My experience, it won't match anyone else's, but it is my take nontheless. First, we already live off-grid. After losing power for weeks after two hurricanes and an ice storm, it became evident that we needed to change our lifestyle. If the power goes off, we already live that way....well, for the most part. There are days that there simply is not enough solar to really heat our water. The solar pumps the well, but we have a simple pump on both wells and a large holding tank that gravity feeds the house. We can fill it with rain water. 

However, unless you have really lived without power for an extended period of time, you just do not realize the little things that become major things. If it was just DH and me, it would be really easy, but we have a family farm and 3 generations live in our house. Oil lamps are dangerous with little kids and it is really impossible to read. I know they did it years ago, but my eyes are getting older and I need light. We have them for backup, but we use rechargeable batteries and rechargable lights now since we have solar. If we lost the solar due to an EMP as suggested, then it would be really hard to function at night given the contrast between our current light and what we would have. You can adjust, but it would take awhile.

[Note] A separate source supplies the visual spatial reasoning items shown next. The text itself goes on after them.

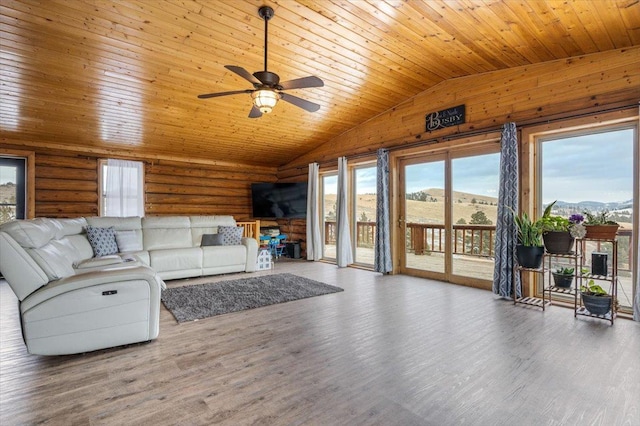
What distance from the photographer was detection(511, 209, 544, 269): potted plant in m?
3.76

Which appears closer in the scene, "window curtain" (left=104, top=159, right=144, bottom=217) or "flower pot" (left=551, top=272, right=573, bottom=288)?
"flower pot" (left=551, top=272, right=573, bottom=288)

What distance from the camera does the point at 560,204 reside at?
13.3 ft

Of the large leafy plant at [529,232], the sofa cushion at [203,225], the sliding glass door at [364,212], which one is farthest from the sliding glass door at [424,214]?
the sofa cushion at [203,225]

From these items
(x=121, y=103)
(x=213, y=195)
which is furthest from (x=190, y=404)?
(x=213, y=195)

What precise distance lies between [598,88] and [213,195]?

For the past two months we have attempted not to use any power except for milking and refrigeration (still these are solar powered and not the grid). It is easier in the winter because the wood stove is where we can cook and where we can boil water. We know how to take large pots of water to the shower and mix with enough cold to pour over us and to wash hair, but when you are doing that with this many people, well, it is major work. You might say, then I just would not bathe. True, but that is not an option either. There are just too many germs that get passed around with this many people under one roof.

We finally took the plunge and purchased a solar freezer. We live in the south. Our meat will not keep outside. Last year we tried to kill pigs when it was cold. The weather changed at the last minute and we were flipping on the power hogging refrigerator to hold the meat and got power from the grid. We did salt our hams and bacon, but that means stretching out the killing of six hogs over a period of time that really swallows up the extra time we have. Yes, we could have let them live, but then we have to feed them. We had enough from the garden and other sources to only need to feed them one bag of feed, but since we were trying to do this for free, it meant either buy feed or kill the pigs. In a scenario such as described, we would have been killing pigs for 12 days. One to kill, gut, and hang and the second to grind sausage and can it. Then repeat six times. Instead, we killed 2 or 3 each day and worked into the night processing it.

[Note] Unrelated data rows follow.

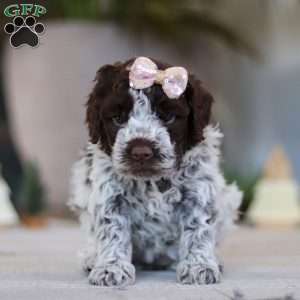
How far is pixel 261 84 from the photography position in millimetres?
5414

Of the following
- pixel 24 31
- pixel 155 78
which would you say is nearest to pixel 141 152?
pixel 155 78

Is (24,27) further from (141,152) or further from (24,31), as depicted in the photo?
(141,152)

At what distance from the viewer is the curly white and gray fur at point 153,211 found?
2.11 metres

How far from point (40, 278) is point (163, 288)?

Then there is refrigeration. We are all accustomed to it. Yeti type coolers will keep our milk and other perishable items for five days (sometimes longer) with the ice bottles that we keep in our solar freezer. Most of the time the freezer would need to be filled with ice bottles for that purpose. That is what we do now. Igloo coolers and other cheaper ones just do not do the job. Others mileage may differ from ours, but we use the Yeti type for longer storage and the cheaper type for one or two days. 

Then there is the milking and the clean-up. Yes they did it years ago, but sterilizing the jars, cleaning up after making butter and cheese....well... you need a lot of hot water. When I think back about my grandmother, it really was not all that clean. Maybe that would be okay, but the grease gets everywhere without hot water. 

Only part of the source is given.